Path: utzoo!utgpu!jarvis.csri.toronto.edu!mailrus!cs.utexas.edu!usc!brutus.cs.uiuc.edu!psuvax1!psuvm!w0l
From: W0L@PSUVM.BITNET (Bill Lasher)
Newsgroups: comp.sys.sgi
Subject: Re: fsck
Message-ID: <89313.153421W0L@PSUVM.BITNET>
Date: 9 Nov 89 20:34:21 GMT
Organization: Penn State University
Lines: 56

Some of you may have been following the fsck question I posted last week.
Thanks to help from several of you, including some people at SGI, I finally
decided the REAL problem was our system administration.  One of the people at
SGI thought the following might be of interest to others, and suggested I post
it.

The original note follows:
=========================================================================
Date:    9 November 1989, 14:16:04 EST
From:    Bill Lasher                (814) 898-6391  W0L      at PSUVM
Subject: Re: fsck, init state 3
To:      dunlap at sgi.sgi.com
In-Reply-To:  dunlap%bigboote.csd AT sgi.com   -- Thu, 9 Nov 89 11:06:55 PST

Our most recent problem (the RPC timeout) I think was caused by the way
we implemented the nightly reboot.  We scheduled them 5 minutes apart,
figuring that would be enough time.  I found out today that one machine
was still in the process of restarting when the YP server he was
communicating with started to reboot.  This caused the system to hang.
Rebooting did in fact clear things up, but it took some time.  Part of
the problem is that the time on each machine is not exactly the same (a
diference of a couple of minutes).  We are going to set all machines to
the same time, and change the reboot interval to 10 minutes.

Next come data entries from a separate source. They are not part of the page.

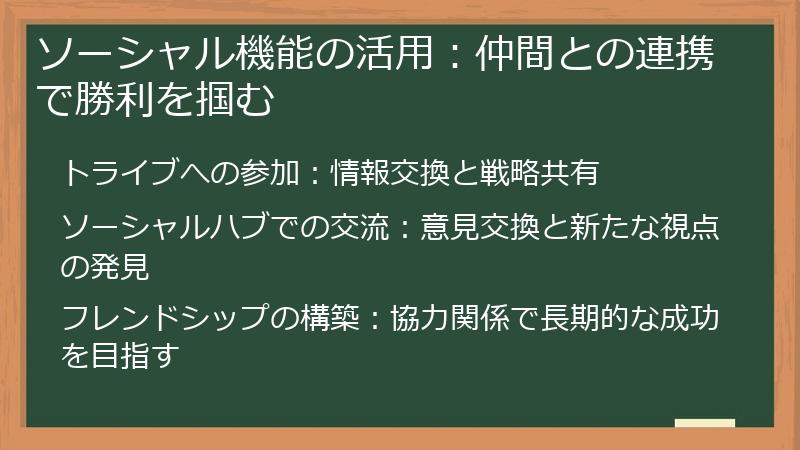 ソーシャル機能の活用：仲間との連携で勝利を掴む

トライブへの参加：情報交換と戦略共有

ソーシャルハブでの交流：意見交換と新たな視点の発見

フレンドシップの構築：協力関係で長期的な成功を目指す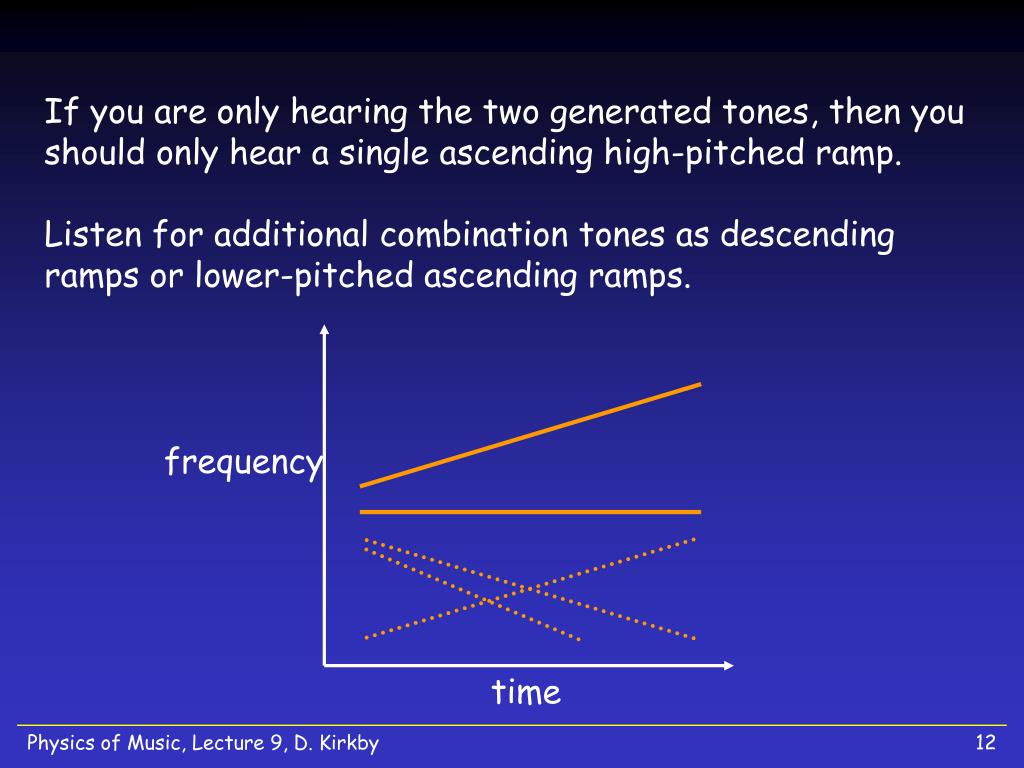 If you are only hearing the two generated tones, then you should only hear a single ascending high-pitched ramp.

Listen for additional combination tones as descending ramps or lower-pitched ascending ramps.

frequency

time

Physics of Music, Lecture 9, D. Kirkby

12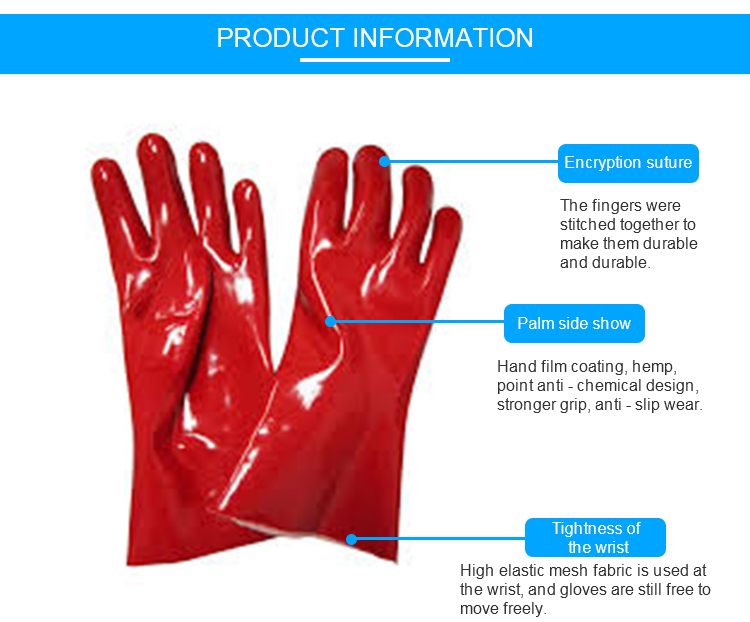 PRODUCT INFORMATION

Encryption suture

The fingers were stitched together to make them durable and durable.

Palm side show

Hand film coating, hemp, point anti - chemical design, stronger grip, anti - slip wear.

Tightness of the wrist

High elastic mesh fabric is used at the wrist, and gloves are still free to move freely.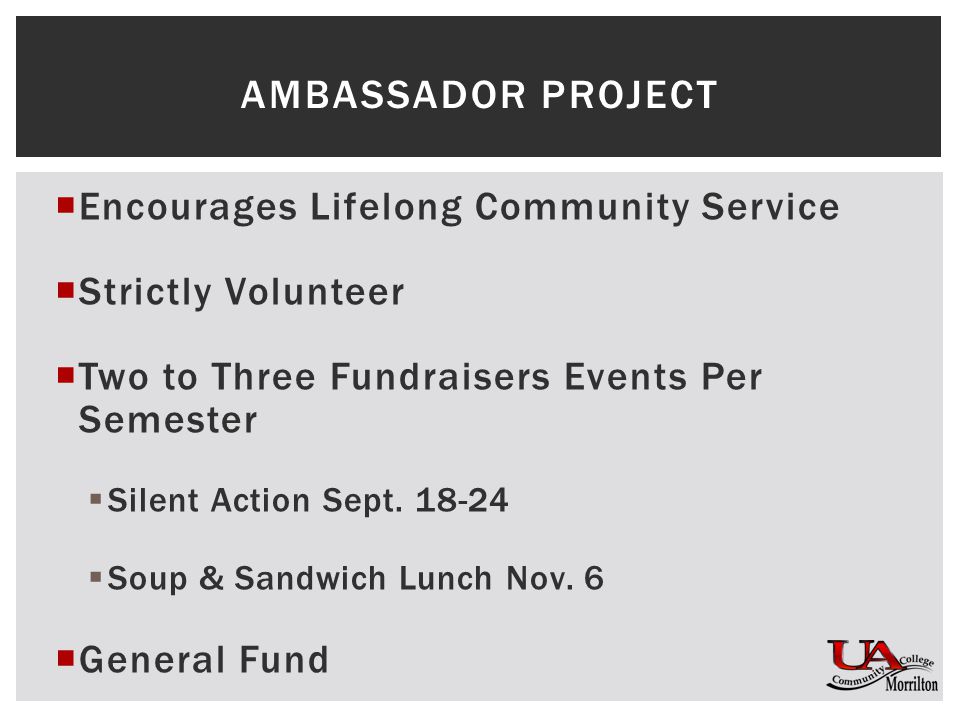 AMBASSADOR PROJECT

Encourages Lifelong Community Service

Strictly Volunteer

Two to Three Fundraisers Events Per Semester

Silent Action Sept. 18-24

Soup & Sandwich Lunch Nov. 6

General Fund

UA Community College Morrilton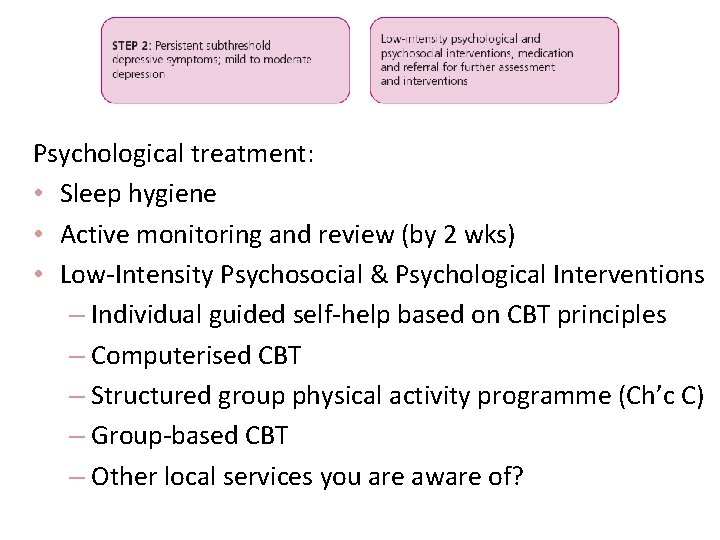 STEP 2: Persistent subthreshold depressive symptoms; mild to moderate depression

Low-intensity psychological and psychosocial interventions, medication and referral for further assessment and interventions

Psychological treatment:

• Sleep hygiene
• Active monitoring and review (by 2 wks)
• Low-Intensity Psychosocial & Psychological Interventions
– Individual guided self-help based on CBT principles
– Computerised CBT
– Structured group physical activity programme (Ch'c C)
– Group-based CBT
– Other local services you are aware of?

I think we got thrown off the track because running fsck nightly changed
the total time it took for the systems to reboot, and things just
happened to work out O.K.  Also, we probably weren't patient enough
earlier to let reboot do it's thing; when reboot didn't work, we tried
fsck, which did work because it took longer to finish up, and by the
time it was done the network wasn't as busy (or something like that.)  I
think we were also in a hurry to get things fixed, and as a result got
sloppy (ie, running fsck without unmounting, etc.).

Some of our problems may come back, but we will handle each of them
separately as they occur, and try to be more careful.  I suspect some of
the earlier problems (the full disks, hung spool queues) showed up
because we were letting the systems run for a week at a time without
rebooting, and things just got a little messy.  We had planned from the
beginning to have them reboot every night, but we had too many other
things going on to get it implemented.

We'll just take it from here and see what happens.

Best regards,

Bill
========================================================================
END OF ORIGINAL NOTE

You may not follow all the details, but you probably get the general idea.
I think it's a good example of what can happen when an experienced computer
user gets his first UNIX/networked system.

Bill

"If I knew what I was doing, I wouldn't have had to ask the question!"